Nauneria told court in September 2012 that there was no grief on the faces of the Talwar family. Also told court that Rajesh Talwar hesitated in identifying Hemraj and the body was only recognised by two other people. He told court that it seemed a water cooler panel was used to try and hide Hemraj’s body on the roof. This panel became one of the basis for the addition of the charge of destruction of evidence against Rajesh and Nupur Talwar.
In his cross examination, he admitted that the panel had never been seized.
Also revealed that on May 16, he went upstairs and found blood on the lock of the terrace door, but didn’t break it open, ostensibly because a ‘mechanic’ couldn’t be found.
Senior biologist with the CFSL. Mahapatra was crucial to the CBI’s case, as he examined several of the important exhibits recovered from the crime scene. This includes pillow and pillow covers received from Aarushi’s room, a Ballantine scotch bottle as well as other evidence collected from the roof of the Jalvayu Vihar flat.
In August 2012, Mahapatra told court that there was evidence of male DNA that had been found on Aarushi Talwar’s pillow and pillow cover. He also told court that the bloodstains on the Ballantine scotch bottle were had both male and female DNA. The partial DNA match, also matches with DNA found in Aarushi’s bedroom as well as a partial bloodstained palm print taken from the terrace. However, Mahapatra’s role was not to identify the DNA as that fell under the purview of scientists from CDFD, Hyderabad.

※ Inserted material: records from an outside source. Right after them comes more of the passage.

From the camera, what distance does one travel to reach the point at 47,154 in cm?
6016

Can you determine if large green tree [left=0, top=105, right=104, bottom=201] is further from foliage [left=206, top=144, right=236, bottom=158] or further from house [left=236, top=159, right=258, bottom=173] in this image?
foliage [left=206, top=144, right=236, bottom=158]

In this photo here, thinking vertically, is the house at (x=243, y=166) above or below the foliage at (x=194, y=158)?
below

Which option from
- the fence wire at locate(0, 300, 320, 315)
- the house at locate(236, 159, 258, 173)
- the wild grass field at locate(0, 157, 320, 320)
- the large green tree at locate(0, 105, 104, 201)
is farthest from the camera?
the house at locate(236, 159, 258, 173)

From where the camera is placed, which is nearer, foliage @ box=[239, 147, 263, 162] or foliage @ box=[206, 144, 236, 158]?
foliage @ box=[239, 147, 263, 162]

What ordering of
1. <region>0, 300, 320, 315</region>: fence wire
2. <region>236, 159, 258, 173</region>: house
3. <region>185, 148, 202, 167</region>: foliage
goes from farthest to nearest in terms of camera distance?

Senior technical Examiner with CDFD Hyderabad. He spoke to court on the identification of DNA from samples. Also played a role in shedding light on the pivotal “mix up” of pillow and pillow covers. A CDFD report had said that Hemraj’s blood had been found on a pillow and pillow cover reportedly from Krishna’s room. After a clarification request from the CBI, the CDFD had then responded saying that there had been a “typographical error” and the blood recovered was indeed from Hemraj’s room.
Prasad told court in November 2012, Aarushi’s DNA did not match the vaginal swabs sent to CDFD, Hyderabad. Also told court that only Aarushi’s DNA was found from exhibits in her room.
Dr Naresh Raj and Dr Sunil Dohre
Dr Raj conducted the post mortem on Hemraj. Dr Naresh Raj said that the injuries on the neck of Hemraj were made by a surgically trained person. This was corroborated by Dr Sunil Dohre, who assisted him in the post mortem, and had conducted Aarushi’s post mortem. Both doctors told court that the injuries on the head were identical as well. Also said that Hemraj’s private part seemed swollen, indicating that he was killed either when he was in the middle of intercourse, or preparing for it.